3/2/08 - Aruba Networks, Inc. (NASDAQ: ARUN ), a global leader in wireless LANs and secure mobility solutions, today announced the availability of a new white paper, "The T-Mobile HotSpot@Home UMA Service on a University or Enterprise WLAN." Unlicensed Mobile Access (UMA) protocol, an ITU/3GPP cellular standard, is a form of fixed-mobile convergence (FMC) in which a phone has a single number for both cellular and Wi-Fi networks.

The phone automatically switches to Wi-Fi when it detects good reception from a suitable access point, returning to cellular mode when the device loses a usable Wi-Fi signal. The white paper describes how to support T-Mobile's HotSpot@Home UMA service using an Aruba wireless LAN.

Within enterprise FMC there are different UMA architecture options that vary depending on how closely mobile phones are linked to the enterprise PBX, where the phone numbers are hosted, and what voice and data calling features are offered on the phones. T-Mobile's HotSpot@Home service supports a range of dual-mode cellular/Wi-Fi devices that implement the UMA protocol. By operating independently of a PBX, UMA is well-suited to universities and enterprises that do not rely on PBX-based 4- or 5-digit numbering plans. No other national cellular operator in the U.S. offers a service comparable to T-Mobile's, putting it in a unique position to benefit students, schools and enterprises alike.

"The T-Mobile HotSpot@Home UMA Service on a University or Enterprise WLAN" white paper explains how an Aruba wireless LAN can be used in support of the HotSpot@Home service. Key topics include: authentication requirements; advertising a suitable SSID; implementing firewall rules; end-to-end quality of service; bandwidth requirements; call admissions control; and emergency call handling.

"UMA has the potential to greatly expand a carrier's coverage area while driving down connection costs, but these benefits can only be achieved if the wireless LAN on which UMA depends is highly reliable," said Peter Thornycroft, author of the Aruba white paper. "The areas in which UMA is likely to be used -- apartments, dormitories, food courts, atriums, libraries -- are challenging radio environments because of the density of devices in use and the varied sources of radio interference. A single interference-free radio channel is not available in these environments, so the Wi-Fi network needs to dynamically and intelligently select channels and adjust power levels as sources of interference come and go. Otherwise network support costs will skyrocket and user satisfaction will nosedive. The new white paper builds on Aruba's deep experience with large-enterprise Wi-Fi voice networks, and provides both an architectural overview of UMA and the features required to reliably support T-Mobile's HotSpot@Home service."

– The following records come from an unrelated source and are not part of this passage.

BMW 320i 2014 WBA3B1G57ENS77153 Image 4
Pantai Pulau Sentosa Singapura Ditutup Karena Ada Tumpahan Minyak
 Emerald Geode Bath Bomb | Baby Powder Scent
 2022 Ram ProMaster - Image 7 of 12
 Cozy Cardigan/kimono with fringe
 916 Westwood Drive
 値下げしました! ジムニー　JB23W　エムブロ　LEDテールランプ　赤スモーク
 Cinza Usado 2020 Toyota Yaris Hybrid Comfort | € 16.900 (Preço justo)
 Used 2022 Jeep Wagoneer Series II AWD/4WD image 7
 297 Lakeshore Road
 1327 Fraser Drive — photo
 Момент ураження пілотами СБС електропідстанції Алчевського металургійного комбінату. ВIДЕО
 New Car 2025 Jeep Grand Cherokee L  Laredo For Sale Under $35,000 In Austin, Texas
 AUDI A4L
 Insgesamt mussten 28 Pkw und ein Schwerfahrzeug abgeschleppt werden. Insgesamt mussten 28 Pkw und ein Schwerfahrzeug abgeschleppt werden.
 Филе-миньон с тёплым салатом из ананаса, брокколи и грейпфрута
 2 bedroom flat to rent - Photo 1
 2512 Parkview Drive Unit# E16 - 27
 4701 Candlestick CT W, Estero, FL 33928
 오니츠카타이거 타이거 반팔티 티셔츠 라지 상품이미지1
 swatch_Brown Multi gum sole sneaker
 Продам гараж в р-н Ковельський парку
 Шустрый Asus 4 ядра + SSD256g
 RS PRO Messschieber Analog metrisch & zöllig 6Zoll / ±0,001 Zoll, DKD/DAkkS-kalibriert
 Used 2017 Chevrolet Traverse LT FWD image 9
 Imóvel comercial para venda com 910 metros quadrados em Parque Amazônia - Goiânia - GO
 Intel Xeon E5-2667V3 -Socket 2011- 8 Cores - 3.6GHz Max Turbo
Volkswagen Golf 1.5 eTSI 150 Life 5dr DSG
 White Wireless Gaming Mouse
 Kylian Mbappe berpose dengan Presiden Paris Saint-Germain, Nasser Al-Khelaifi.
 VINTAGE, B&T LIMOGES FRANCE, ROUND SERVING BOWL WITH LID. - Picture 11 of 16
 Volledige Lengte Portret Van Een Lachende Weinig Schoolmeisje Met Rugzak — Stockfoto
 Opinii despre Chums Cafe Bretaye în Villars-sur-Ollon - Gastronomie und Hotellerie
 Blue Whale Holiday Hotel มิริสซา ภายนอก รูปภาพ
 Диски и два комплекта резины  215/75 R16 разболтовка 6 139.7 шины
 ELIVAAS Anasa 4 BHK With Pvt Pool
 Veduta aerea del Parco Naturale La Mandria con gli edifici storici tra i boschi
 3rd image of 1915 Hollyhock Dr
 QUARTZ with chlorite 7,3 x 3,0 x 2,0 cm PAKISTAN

Aruba's Adaptive Radio Management (ARM) technology lowers Wi-Fi deployment and maintenance costs by automating site surveys and using infrastructure-based controls to optimize the performance of Wi-Fi devices in real-time. Acting on their own, Wi-Fi devices do not always work cooperatively, or select the optimal band, channel, or access point. These issues are exacerbated in settings with densely packed users, such as those typically found in university and enterprise UMA deployments. ARM controls how Wi-Fi devices interact, thereby helping to ensure that data, voice, and video applications have sufficient network resources to operate properly. The result is a better wireless experience.